## EXTRACTED TEXT:
_ _ _

A majority of the Washington State Supreme Court has upheld the death sentence given to one of Tacomas most ruthless killers.
In a 6-3 decision issued Thursday, the states high court allowed to stand the death sentence against Cecil Davis, who was convicted of raping, robbing and murdering 65-year-old Yoshiko Couch in 1997 while her invalid husband was in the house unable to help her.
The Supreme Court in 2004 overturned a previous death sentence against Davis, saying a juror who helped impose that sentence might have been predisposed to consider Davis dangerous because he saw the defendant shackled during trial.
The high court upheld Davis' conviction but sent his case back to Pierce County so another jury could decide whether he should be executed.
The second jury heard weeks of testimony and then deliberated for less than an hour before deciding Davis should die, and Superior Court Judge Frederick Fleming imposed that sentence in 2007.
Appeals lawyers working for Davis, now 53, argued Davis second sentencing trial was flawed and asked that their client received life in prison without parole.
The majority rejected all of Davis arguments in upholding his death sentence.
"Here, few errors occurred, and those that did were not so egregious or unduly prejudicial that they denied Davis a fair trial, Justice pro-tem Gerry Alexander wrote for the majority.
Justices Mary Fairhurst and Charles Wiggins wrote separate dissents, with Justice Debra Stephens signing on with Fairhurst.
Fairhurst argued Davis death sentence was unfair, given that many similarly situated killers received life in prison instead of death. The Supreme Court is supposed to take such "proportionality" arguments into account when reviewing death sentences, she said.
"Our system of imposing the death penalty defies rationality, Fairhurst wrote, "and our proportionality review has become an empty ritual. "
Wiggins argued the court should demand a statistical analysis of how the death penalty is imposed by race to see whether more African Americans are sentenced to death in proportion to Caucasians.
The majority rejected both arguments, noting in response to Wiggins that both black and white defendants eligible for execution received a death sentence at a rate of about 14 percent.
"In our view, it shows the system is working as intended and that the different actors in the system are performing their assigned roles conscientiously prosecutors in the exercise of discretion, jurors in considering mitigating evidence and defense attorneys endeavoring to humanize defendants guilty of the most inhuman acts, Alexander wrote.
It was unclear Thursday whether Davis, who in a separate case also was convicted of killing another Tacoma woman, Jane Hungerford-Trapp, would appeal the decision to the federal courts.
In the Couch case, evidence at his trials showed Davis raped her with an object of some kind before throwing her into a partially filled bathtub and smothering her with towels soaked in a toxic solvent. He then tried to clean up the crime scene and Couch's body with a household cleanser before stealing the wedding ring from her finger, the cash from her purse and meat and beer from her kitchen,
He is one of seven men on Washingtons death row, including serial killer Robert Yates, who was sentenced to die in Pierce County for the deaths of two women in late 1990s.

_ _ _

## GIVEN ENTRIES:
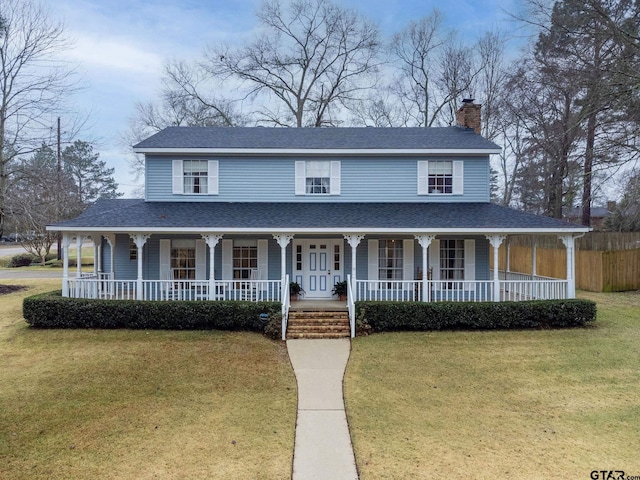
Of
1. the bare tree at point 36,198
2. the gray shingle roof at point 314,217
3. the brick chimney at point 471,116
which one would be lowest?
the gray shingle roof at point 314,217

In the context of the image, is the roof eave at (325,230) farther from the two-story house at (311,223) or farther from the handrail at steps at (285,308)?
the handrail at steps at (285,308)

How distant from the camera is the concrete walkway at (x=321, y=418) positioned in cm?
500

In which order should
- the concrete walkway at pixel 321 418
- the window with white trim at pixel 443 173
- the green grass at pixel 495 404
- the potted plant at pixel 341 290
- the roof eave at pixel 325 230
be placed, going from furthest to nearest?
the window with white trim at pixel 443 173 → the potted plant at pixel 341 290 → the roof eave at pixel 325 230 → the green grass at pixel 495 404 → the concrete walkway at pixel 321 418

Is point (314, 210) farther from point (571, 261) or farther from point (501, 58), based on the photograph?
point (501, 58)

_ _ _

## YOUR TASKS:
#1 Answer these questions using the article on the Cecil Davis ruling:
(a) What was the vote split in the decision the high court issued Thursday?
(b) Which Superior Court judge imposed Davis's sentence in 2007?
(c) According to the majority, at about what rate did both black and white defendants eligible for execution receive a death sentence?
#2 Duplicate everything in the article on the Cecil Davis ruling from "In a 6-3 decision" down to "should be executed.".

## OUTPUTS IN ORDER:
#1
(a) 6-3
(b) Frederick Fleming
(c) About 14 percent

#2
In a 6-3 decision issued Thursday, the states high court allowed to stand the death sentence against Cecil Davis, who was convicted of raping, robbing and murdering 65-year-old Yoshiko Couch in 1997 while her invalid husband was in the house unable to help her.
The Supreme Court in 2004 overturned a previous death sentence against Davis, saying a juror who helped impose that sentence might have been predisposed to consider Davis dangerous because he saw the defendant shackled during trial.
The high court upheld Davis' conviction but sent his case back to Pierce County so another jury could decide whether he should be executed.